Text block –
YET at the end of the day EMOTIONS are good they make me feel, they make me human, they make me laugh they make me cry. THEY are who I am. SO the question is............................HOW do I control them?
Well if anyone has the answer please tell me??????????????
I am a man who lives by them. I am a gentle man who still stands up for his principles. I cry when I feel the need too. I feel pain like no other person when I feel this Mother Earth hurt. I see so much distruction around me. I am tender and I feel...I FEEL!
Where did whe loose are way? What happened? Did I miss the vote?
I am getting sober for WHAT?. Don't get me wrong here I'm sober for many reasons but I ask each and everyone of you.........We say we get sober for ourselves first YES... No disputing that fact.....We have to do it for ourselves YES AA philosophy taught me that and I took it one day at time in the beginning. I lived my days through getting though em without picking up a drink and I gave myself a reward at the end of the day for soing so. OK it was a small (even miniscule) reward to most BUT to me it was a god send. I went to bed thinking YES! i've fucking done it! I got through this day so bring on tomorrow!!. AND yes the days got easier. I was flying through. I WAS on my WAY!!! WOO HOO......

Given information –
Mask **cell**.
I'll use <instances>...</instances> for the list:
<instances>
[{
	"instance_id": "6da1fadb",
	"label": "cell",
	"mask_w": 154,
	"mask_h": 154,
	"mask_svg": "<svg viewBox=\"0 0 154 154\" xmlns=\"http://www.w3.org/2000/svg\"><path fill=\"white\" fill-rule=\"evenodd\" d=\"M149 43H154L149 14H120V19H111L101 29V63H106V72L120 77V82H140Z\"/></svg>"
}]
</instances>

Tasks and exercises –
[A] Rewrite the paragraph of the post on emotions and sobriety that begins "I am a man who lives by them" as a short bulleted list that keeps its main facts.
[B] Write out the part of the post on emotions and sobriety starting at "Where did whe" and ending at "WAY!!! WOO HOO......", keeping every word and mark the same.

Answer section –
[A]
- He lives by his emotions.
- He is a gentle man who still stands up for his principles.
- He cries when he feels the need to.
- He feels pain like no other person when he feels Mother Earth hurt.
- He sees much destruction around him.
- He is tender and feels deeply.

[B]
Where did whe loose are way? What happened? Did I miss the vote?
I am getting sober for WHAT?. Don't get me wrong here I'm sober for many reasons but I ask each and everyone of you.........We say we get sober for ourselves first YES... No disputing that fact.....We have to do it for ourselves YES AA philosophy taught me that and I took it one day at time in the beginning. I lived my days through getting though em without picking up a drink and I gave myself a reward at the end of the day for soing so. OK it was a small (even miniscule) reward to most BUT to me it was a god send. I went to bed thinking YES! i've fucking done it! I got through this day so bring on tomorrow!!. AND yes the days got easier. I was flying through. I WAS on my WAY!!! WOO HOO......